I.
El objeto más preciado que tuve desde pequeño fue un aparatito de radio que me regalaron mis papás. No escuchaba casi música, pues lo que a mí me gustaba era escuchar programas en los que la gente hablaba. Programas hechos de palabras.
Entre los ocho y los doce años, a la hora de irme a dormir, ponía el radio debajo de la almohada y me quedaba horas escuchando la radio.

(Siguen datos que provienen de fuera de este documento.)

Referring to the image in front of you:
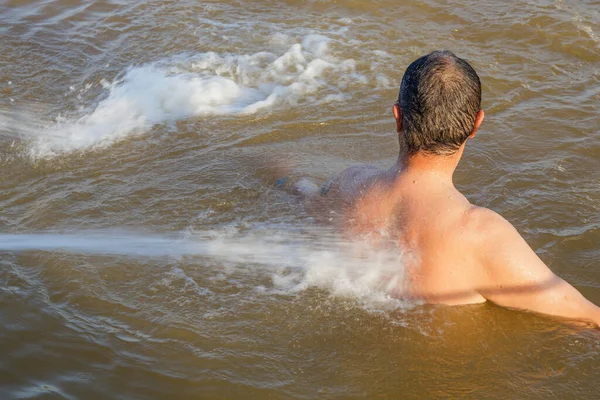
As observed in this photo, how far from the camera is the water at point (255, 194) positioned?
3238 millimetres

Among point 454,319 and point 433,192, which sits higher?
point 433,192

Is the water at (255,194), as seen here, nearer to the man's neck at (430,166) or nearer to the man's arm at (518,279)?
the man's arm at (518,279)

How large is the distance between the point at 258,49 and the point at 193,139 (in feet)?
6.53

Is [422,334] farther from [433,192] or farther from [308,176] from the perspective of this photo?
[308,176]

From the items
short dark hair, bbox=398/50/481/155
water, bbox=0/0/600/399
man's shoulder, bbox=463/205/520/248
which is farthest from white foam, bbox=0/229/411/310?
short dark hair, bbox=398/50/481/155

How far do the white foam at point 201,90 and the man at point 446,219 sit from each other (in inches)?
114

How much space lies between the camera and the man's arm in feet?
10.1

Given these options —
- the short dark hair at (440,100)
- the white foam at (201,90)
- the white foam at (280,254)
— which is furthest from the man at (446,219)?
the white foam at (201,90)

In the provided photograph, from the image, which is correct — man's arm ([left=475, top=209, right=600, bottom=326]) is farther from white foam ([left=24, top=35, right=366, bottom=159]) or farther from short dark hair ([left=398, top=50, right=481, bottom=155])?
white foam ([left=24, top=35, right=366, bottom=159])

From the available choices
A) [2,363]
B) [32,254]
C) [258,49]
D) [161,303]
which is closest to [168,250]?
[161,303]

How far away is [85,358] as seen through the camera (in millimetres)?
3270

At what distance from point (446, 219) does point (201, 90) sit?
12.1ft

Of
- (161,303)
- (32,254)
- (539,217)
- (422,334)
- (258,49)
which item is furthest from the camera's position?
(258,49)

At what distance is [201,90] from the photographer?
6332mm
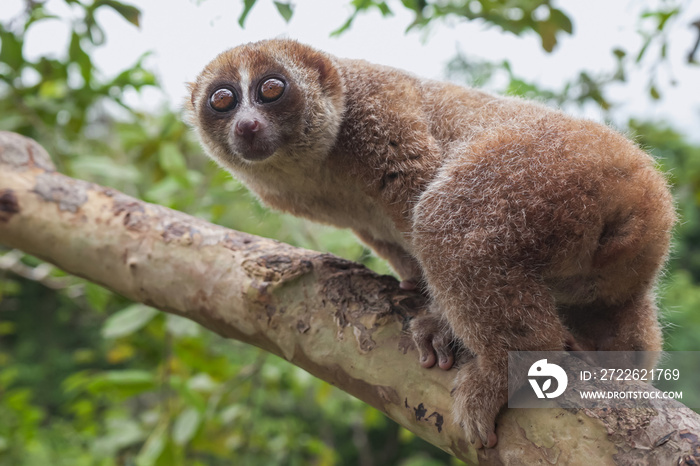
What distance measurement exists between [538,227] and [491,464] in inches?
39.6

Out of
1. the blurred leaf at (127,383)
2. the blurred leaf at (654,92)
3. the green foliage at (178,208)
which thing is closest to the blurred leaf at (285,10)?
the green foliage at (178,208)

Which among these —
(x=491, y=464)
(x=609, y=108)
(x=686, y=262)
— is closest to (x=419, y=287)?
(x=491, y=464)

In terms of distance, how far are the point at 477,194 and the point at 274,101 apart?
1.40 metres

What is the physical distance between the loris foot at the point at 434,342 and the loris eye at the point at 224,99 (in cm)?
178

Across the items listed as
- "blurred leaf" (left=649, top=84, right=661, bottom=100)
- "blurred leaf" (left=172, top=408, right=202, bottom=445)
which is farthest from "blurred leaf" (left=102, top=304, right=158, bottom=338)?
"blurred leaf" (left=649, top=84, right=661, bottom=100)

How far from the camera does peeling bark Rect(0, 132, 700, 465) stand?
6.17ft

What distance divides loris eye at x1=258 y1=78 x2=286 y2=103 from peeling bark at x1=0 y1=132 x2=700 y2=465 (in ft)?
2.86

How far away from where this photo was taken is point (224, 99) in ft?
10.5

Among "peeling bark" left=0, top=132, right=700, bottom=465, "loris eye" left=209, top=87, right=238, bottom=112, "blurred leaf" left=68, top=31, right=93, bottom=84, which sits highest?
"loris eye" left=209, top=87, right=238, bottom=112

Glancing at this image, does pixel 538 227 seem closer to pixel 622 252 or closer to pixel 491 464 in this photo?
pixel 622 252

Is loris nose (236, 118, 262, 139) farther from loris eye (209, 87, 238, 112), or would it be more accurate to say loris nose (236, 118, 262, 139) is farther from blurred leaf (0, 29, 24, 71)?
blurred leaf (0, 29, 24, 71)

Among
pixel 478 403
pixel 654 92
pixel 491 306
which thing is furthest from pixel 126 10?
pixel 654 92

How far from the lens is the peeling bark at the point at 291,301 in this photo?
188 centimetres

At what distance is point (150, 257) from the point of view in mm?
3232
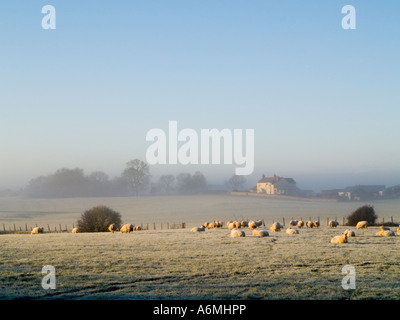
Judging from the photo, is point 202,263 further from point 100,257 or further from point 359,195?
point 359,195

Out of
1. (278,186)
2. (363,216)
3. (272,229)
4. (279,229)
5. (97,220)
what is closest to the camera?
(272,229)

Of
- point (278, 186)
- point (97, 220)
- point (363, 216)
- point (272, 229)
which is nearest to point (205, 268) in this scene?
point (272, 229)

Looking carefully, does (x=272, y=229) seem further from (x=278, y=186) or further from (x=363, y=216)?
(x=278, y=186)

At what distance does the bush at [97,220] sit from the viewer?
5766cm

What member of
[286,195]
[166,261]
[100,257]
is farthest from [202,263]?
[286,195]

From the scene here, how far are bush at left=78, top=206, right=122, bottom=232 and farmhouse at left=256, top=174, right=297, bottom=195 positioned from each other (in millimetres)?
87961

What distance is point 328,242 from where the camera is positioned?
3192cm

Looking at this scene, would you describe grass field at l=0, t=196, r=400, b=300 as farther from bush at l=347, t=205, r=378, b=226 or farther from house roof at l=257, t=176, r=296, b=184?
house roof at l=257, t=176, r=296, b=184

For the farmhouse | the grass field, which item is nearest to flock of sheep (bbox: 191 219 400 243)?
the grass field

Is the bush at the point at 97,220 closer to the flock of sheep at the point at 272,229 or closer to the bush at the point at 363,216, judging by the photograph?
the flock of sheep at the point at 272,229

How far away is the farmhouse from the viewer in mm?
141762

Escuchaba con fidelidad de genuino aficionado todos los partidos de futbol, así se tratara de la intrascendencia del Curtidores contra el Zacatepec; escuchaba todos los partidos de beisbol de los Diablos y los Tigres de la liga mexicana, y cuando mi radio estaba de buen humor, escuchaba también las transmisiones que Jaime Jarrín hacía de los juegos de los Dodgers, desde Los Ángeles –“la bola se va, se va, se fue… despídela con un beso”—; escuchaba compulsivamente, una y otra vez, las mismas noticias en los resúmenes deportivos de los domingos, hasta bien entrada la noche, a la hora en que se hacía la crónica de la corrida de toros ; escuchaba espantado y con intriga escatológica los casos que se presentaban todas las noches en la W, en un programa llamado Inocente o Culpable en el que el público hablaba para pronunciarse a favor o en contra de los indiciados en los casos del ministerio público; escuchaba programas de mesa redonda a los que de vez en cuando invitaban al Padre Chinchachoma, aquel cura medio loco que trabajó durante años al lado de los niños de la calle de la ciudad de México, tratando de devolverles la sensación de valía en sí mismos con la metáfora de que un diamante es un diamante, aunque esté sepultado por una tonelada de caca.

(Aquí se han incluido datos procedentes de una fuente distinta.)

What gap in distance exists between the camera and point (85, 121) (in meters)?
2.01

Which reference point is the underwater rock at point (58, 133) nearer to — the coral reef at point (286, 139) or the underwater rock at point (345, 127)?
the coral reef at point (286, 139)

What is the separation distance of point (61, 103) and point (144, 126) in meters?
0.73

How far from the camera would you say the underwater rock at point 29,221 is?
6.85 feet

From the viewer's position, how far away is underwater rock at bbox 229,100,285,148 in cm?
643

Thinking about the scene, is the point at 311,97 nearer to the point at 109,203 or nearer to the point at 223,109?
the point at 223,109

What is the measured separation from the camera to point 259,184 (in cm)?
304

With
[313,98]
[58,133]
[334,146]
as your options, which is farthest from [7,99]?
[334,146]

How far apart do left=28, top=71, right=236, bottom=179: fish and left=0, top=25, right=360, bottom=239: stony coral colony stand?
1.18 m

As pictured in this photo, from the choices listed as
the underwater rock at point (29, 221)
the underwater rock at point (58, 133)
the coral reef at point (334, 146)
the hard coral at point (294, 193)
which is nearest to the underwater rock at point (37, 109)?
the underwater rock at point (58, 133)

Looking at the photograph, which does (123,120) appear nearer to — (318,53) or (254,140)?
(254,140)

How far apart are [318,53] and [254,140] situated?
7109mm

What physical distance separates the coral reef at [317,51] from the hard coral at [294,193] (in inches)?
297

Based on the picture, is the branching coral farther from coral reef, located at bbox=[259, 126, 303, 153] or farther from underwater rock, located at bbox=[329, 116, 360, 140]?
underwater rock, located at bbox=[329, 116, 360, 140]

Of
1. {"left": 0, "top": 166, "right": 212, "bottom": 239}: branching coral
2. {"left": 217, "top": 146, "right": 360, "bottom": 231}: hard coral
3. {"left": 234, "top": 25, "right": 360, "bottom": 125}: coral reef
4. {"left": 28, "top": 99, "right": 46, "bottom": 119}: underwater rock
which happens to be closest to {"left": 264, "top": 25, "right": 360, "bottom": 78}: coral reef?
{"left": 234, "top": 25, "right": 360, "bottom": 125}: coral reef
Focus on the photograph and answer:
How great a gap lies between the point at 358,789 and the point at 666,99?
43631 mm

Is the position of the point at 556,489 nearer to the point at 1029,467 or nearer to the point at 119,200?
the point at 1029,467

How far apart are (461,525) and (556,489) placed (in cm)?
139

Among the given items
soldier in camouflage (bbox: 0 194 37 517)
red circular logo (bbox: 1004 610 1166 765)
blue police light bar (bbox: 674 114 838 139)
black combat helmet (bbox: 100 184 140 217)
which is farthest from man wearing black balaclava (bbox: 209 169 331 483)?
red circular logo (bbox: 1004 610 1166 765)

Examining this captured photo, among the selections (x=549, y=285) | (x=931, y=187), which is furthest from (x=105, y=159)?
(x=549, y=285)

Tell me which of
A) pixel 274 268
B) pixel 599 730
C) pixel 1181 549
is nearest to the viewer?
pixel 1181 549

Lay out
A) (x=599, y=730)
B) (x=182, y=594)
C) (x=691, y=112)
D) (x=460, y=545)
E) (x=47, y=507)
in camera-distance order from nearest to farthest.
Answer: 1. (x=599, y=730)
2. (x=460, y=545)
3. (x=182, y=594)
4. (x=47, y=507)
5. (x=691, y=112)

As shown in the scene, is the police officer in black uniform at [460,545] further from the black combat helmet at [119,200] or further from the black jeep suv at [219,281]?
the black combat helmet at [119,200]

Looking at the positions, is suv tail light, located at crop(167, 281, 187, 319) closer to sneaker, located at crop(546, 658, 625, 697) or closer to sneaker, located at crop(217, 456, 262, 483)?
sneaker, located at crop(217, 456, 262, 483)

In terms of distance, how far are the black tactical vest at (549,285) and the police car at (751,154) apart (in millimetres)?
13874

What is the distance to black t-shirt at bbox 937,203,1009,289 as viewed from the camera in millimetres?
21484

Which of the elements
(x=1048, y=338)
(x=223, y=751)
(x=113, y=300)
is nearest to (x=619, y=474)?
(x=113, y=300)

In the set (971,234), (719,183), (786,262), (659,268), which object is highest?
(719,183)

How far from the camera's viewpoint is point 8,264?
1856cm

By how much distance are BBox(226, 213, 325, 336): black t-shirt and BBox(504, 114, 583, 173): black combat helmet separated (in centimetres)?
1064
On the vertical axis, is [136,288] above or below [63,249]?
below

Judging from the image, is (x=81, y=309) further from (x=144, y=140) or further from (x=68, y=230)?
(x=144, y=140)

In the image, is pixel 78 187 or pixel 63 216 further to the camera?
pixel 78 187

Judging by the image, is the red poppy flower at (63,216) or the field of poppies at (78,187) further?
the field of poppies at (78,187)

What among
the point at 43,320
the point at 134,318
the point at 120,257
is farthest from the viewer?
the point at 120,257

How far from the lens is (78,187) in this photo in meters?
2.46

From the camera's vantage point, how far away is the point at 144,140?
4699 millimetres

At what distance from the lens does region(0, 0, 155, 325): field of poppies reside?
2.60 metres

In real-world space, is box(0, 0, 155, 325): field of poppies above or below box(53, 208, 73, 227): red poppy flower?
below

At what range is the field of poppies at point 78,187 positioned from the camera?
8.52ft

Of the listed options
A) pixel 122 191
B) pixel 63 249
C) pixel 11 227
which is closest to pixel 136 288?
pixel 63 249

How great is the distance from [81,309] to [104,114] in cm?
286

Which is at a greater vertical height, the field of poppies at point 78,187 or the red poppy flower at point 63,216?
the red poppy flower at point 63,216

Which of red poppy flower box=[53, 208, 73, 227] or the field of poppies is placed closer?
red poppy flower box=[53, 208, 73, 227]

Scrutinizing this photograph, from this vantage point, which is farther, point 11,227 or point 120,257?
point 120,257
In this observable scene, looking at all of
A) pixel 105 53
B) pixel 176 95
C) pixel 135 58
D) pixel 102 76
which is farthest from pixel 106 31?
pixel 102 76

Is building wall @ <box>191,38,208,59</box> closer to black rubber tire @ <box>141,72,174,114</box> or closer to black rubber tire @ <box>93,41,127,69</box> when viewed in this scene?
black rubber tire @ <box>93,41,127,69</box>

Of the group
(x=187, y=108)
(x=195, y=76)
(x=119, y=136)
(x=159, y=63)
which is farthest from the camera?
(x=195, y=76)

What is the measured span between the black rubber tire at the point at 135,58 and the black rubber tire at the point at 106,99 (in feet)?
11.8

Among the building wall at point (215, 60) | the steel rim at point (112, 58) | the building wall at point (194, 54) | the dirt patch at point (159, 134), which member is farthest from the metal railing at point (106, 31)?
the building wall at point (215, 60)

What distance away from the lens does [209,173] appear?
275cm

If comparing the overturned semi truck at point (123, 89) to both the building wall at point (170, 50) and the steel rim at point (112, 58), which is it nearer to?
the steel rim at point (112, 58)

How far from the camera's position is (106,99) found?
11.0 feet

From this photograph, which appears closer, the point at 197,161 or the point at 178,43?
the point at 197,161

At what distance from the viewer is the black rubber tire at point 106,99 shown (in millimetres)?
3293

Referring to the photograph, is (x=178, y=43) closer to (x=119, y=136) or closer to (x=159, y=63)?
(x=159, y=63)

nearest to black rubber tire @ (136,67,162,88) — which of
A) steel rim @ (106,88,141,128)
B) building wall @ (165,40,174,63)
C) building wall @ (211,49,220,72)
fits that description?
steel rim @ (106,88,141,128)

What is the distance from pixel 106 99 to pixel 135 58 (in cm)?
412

Y es que el magnetismo hacia el aparatito estaba más allá del interés que podrían haberme generado aquellos programas, por más que genuinamente me gustaran. Escuchaba la radio, sobre todo, porque las palabras me tranquilizaban y me hacían sentir acompañado. Escuchaba la radio porque a mí la angustia no me dejaba dormir.

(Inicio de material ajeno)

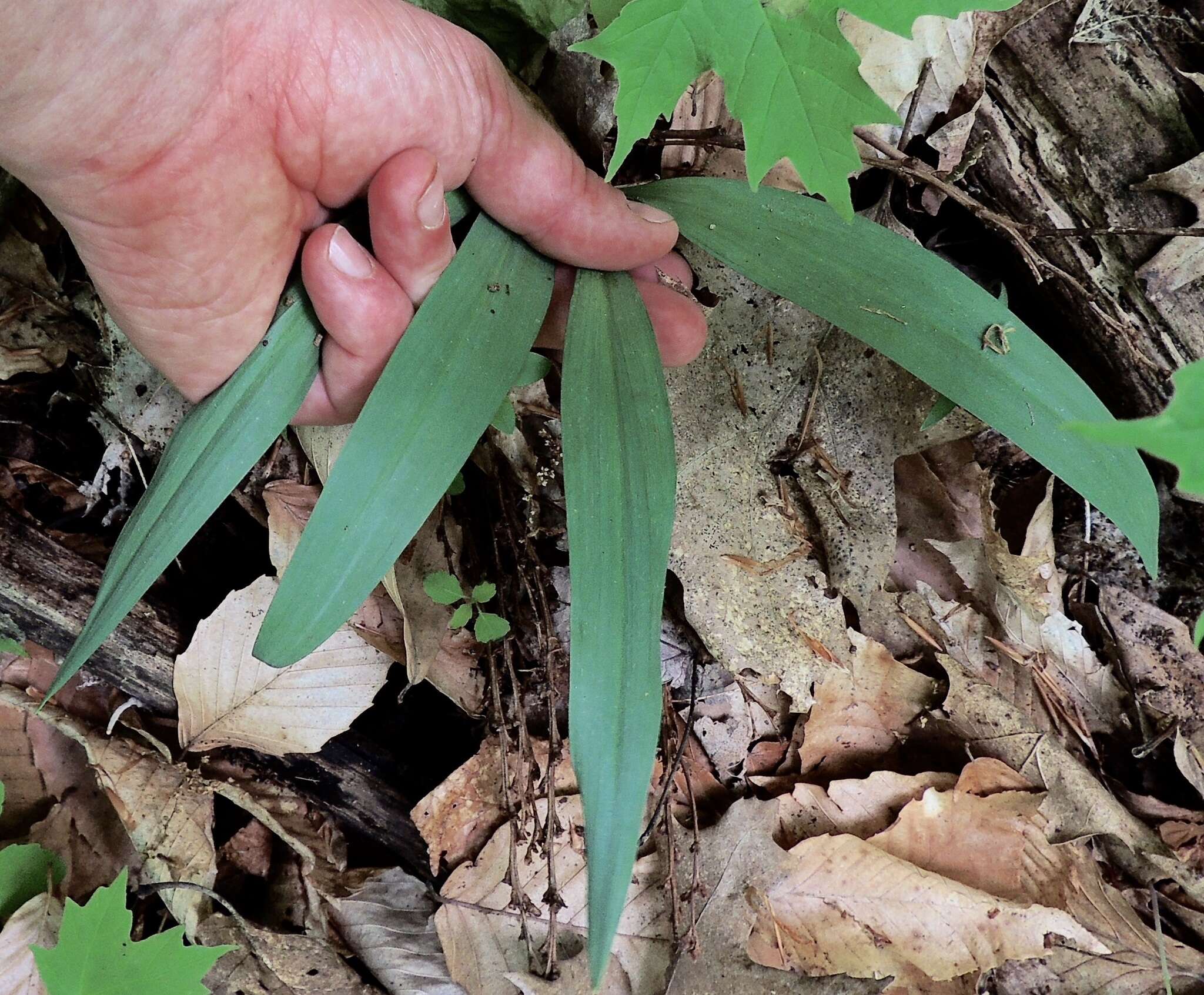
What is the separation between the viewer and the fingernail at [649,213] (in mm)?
900

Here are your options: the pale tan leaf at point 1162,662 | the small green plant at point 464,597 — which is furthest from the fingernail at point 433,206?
the pale tan leaf at point 1162,662

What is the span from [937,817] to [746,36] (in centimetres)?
95

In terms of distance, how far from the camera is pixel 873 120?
2.07 ft

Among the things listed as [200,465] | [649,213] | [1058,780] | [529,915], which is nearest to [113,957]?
[529,915]

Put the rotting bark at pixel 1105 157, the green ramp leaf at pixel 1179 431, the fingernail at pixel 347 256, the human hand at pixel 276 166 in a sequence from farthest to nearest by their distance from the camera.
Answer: the rotting bark at pixel 1105 157 → the fingernail at pixel 347 256 → the human hand at pixel 276 166 → the green ramp leaf at pixel 1179 431

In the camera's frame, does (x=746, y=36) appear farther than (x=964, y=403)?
No

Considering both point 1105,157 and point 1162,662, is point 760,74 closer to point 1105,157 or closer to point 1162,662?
point 1105,157

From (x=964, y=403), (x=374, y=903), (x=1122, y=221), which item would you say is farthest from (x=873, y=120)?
(x=374, y=903)

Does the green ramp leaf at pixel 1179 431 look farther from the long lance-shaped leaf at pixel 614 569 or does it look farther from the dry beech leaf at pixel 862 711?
the dry beech leaf at pixel 862 711

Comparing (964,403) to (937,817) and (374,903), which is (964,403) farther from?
(374,903)

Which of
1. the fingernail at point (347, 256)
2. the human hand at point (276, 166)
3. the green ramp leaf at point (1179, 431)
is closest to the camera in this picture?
the green ramp leaf at point (1179, 431)

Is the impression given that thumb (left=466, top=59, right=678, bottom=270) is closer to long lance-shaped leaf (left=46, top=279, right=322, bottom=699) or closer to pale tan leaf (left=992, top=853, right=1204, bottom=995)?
long lance-shaped leaf (left=46, top=279, right=322, bottom=699)

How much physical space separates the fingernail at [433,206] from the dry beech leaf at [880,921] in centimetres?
88

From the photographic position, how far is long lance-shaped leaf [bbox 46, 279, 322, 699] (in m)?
0.76
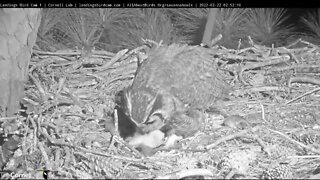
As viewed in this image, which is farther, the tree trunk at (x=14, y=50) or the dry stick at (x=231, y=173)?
the tree trunk at (x=14, y=50)

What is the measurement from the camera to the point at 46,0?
3.65 m

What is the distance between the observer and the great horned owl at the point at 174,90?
2992 millimetres

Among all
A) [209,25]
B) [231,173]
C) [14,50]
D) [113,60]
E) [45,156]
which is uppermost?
[209,25]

Era una leve asfixia atenazadora, una especie de inquietud silenciosa y aislante, una melancolía con tonos de soledad que me acompañaba casi siempre, se intensificaba por las noches y se agudizaba especialmente los domingos, conforme la tarde caía.
II.
A propósito de este recuerdo hace poco vino a mi memoria mi profesor de teorías de la personalidad en la Universidad. Noriega, tenía un rollo con la palabra al punto que de todas las escuelas de psicoanálisis eligió la alternativa lacaniana para su práctica, y su trabajo ha estado siempre asociado a las poblaciones de niños sordos.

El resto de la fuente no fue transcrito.